◆ TASK ◆
Restate the data word for word. Leave the pictures out.
- Opening Delimiter -
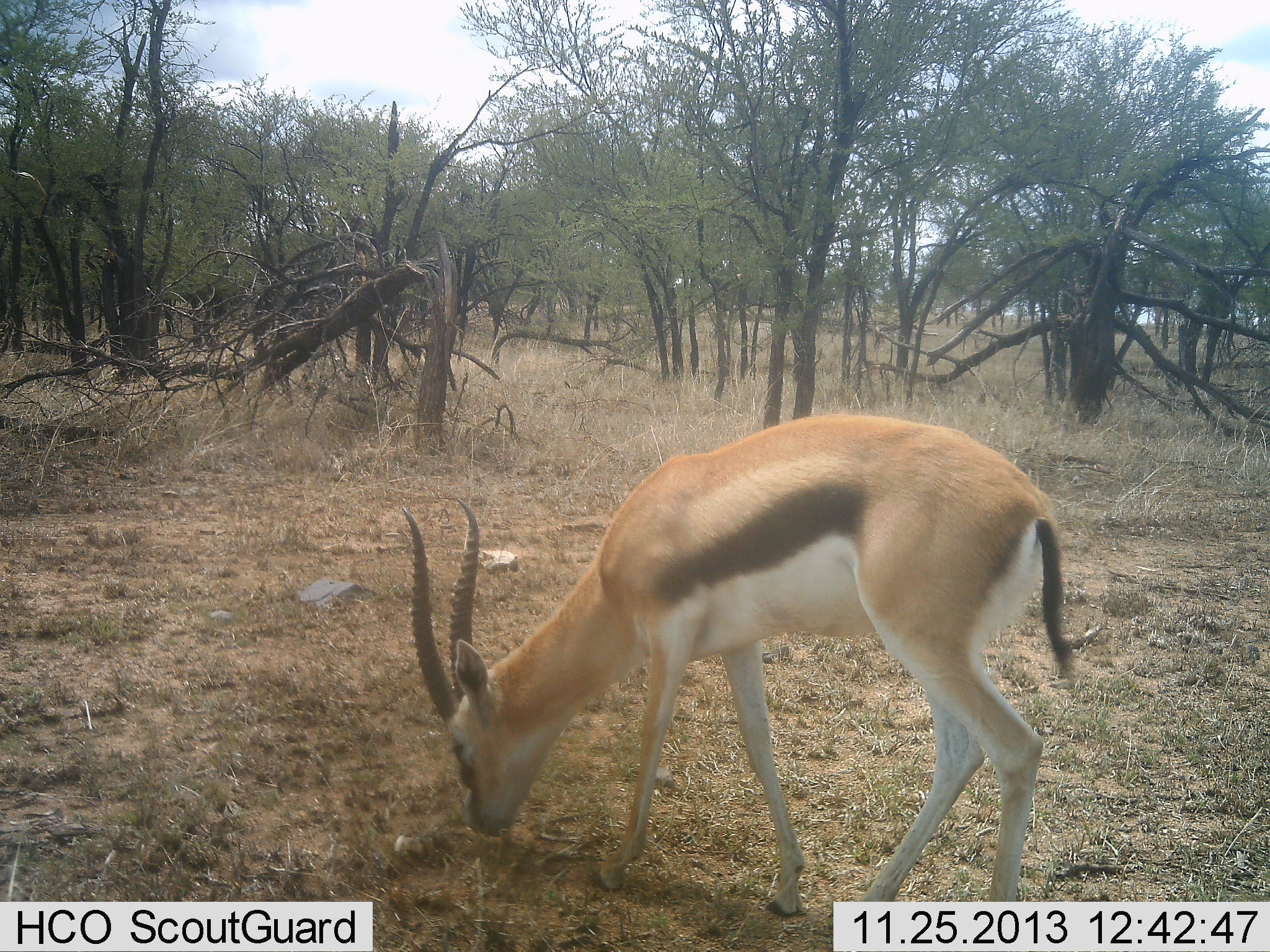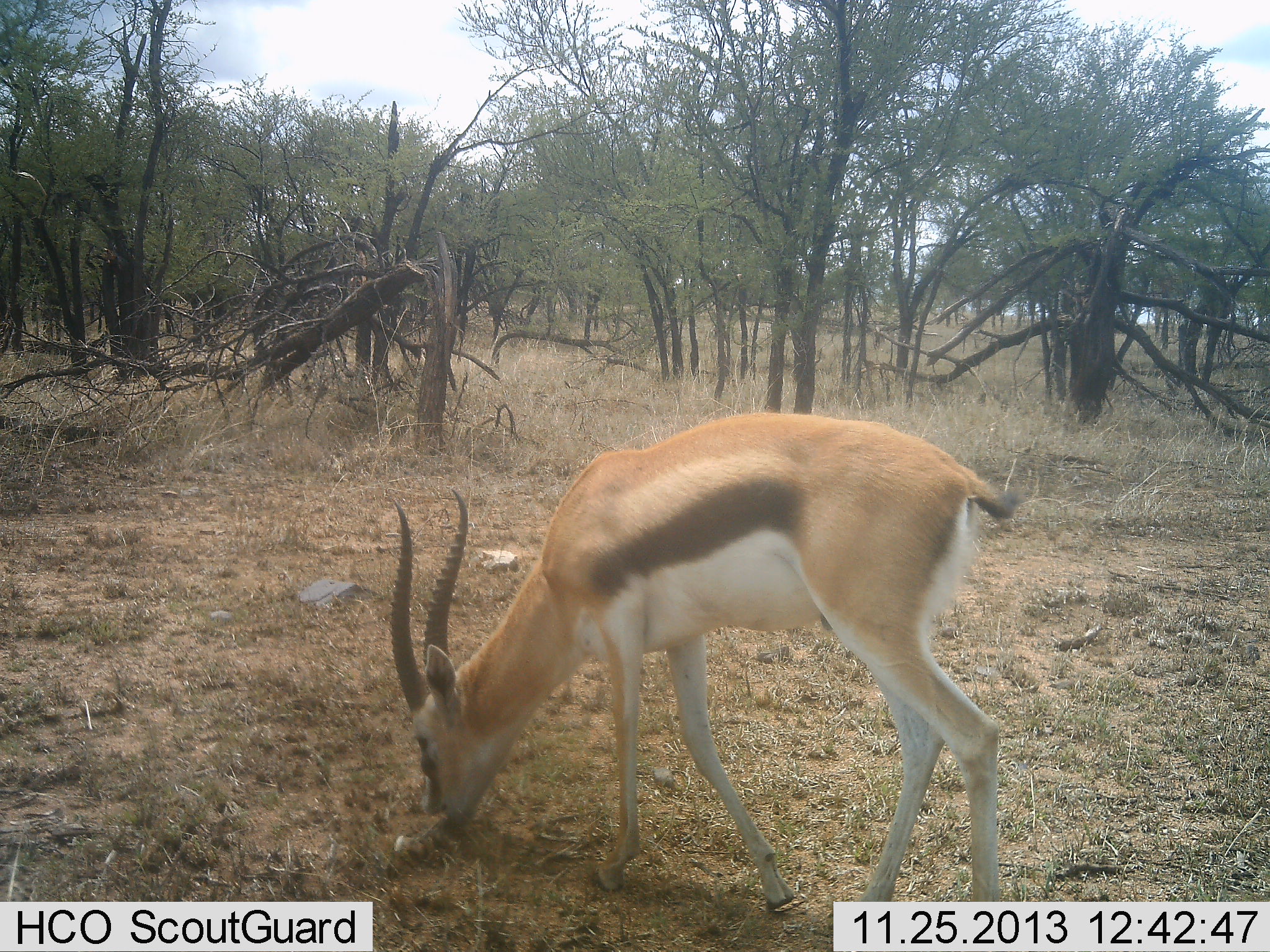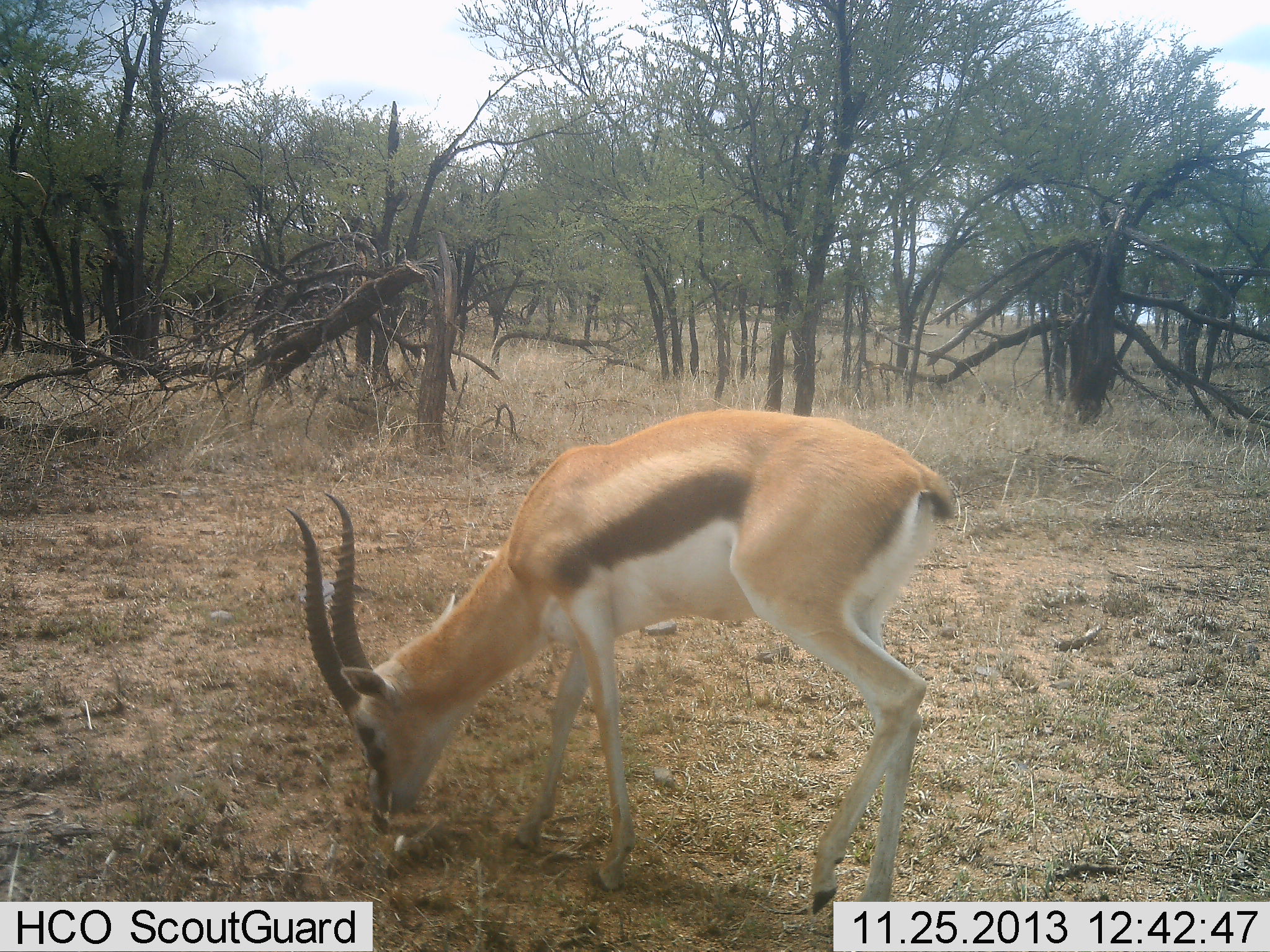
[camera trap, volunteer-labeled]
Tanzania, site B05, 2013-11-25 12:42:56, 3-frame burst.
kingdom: Animalia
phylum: Chordata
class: Mammalia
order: Artiodactyla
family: Bovidae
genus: Eudorcas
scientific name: Eudorcas thomsonii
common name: thomson's gazelle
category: gazellethomsons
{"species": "gazellethomsons (thomson's gazelle) (Eudorcas thomsonii)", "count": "1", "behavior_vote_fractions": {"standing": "10%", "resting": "0%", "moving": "20%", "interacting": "0%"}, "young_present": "0%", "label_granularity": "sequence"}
- Closing Delimiter -
◆ SOLVED EXERCISE ◆
[camera trap, volunteer-labeled]
Tanzania, site B05, 2013-11-25 12:42:56, 3-frame burst.
kingdom: Animalia
phylum: Chordata
class: Mammalia
order: Artiodactyla
family: Bovidae
genus: Eudorcas
scientific name: Eudorcas thomsonii
common name: thomson's gazelle
category: gazellethomsons
{"species": "gazellethomsons (thomson's gazelle) (Eudorcas thomsonii)", "count": "1", "behavior_vote_fractions": {"standing": "10%", "resting": "0%", "moving": "20%", "interacting": "0%"}, "young_present": "0%", "label_granularity": "sequence"}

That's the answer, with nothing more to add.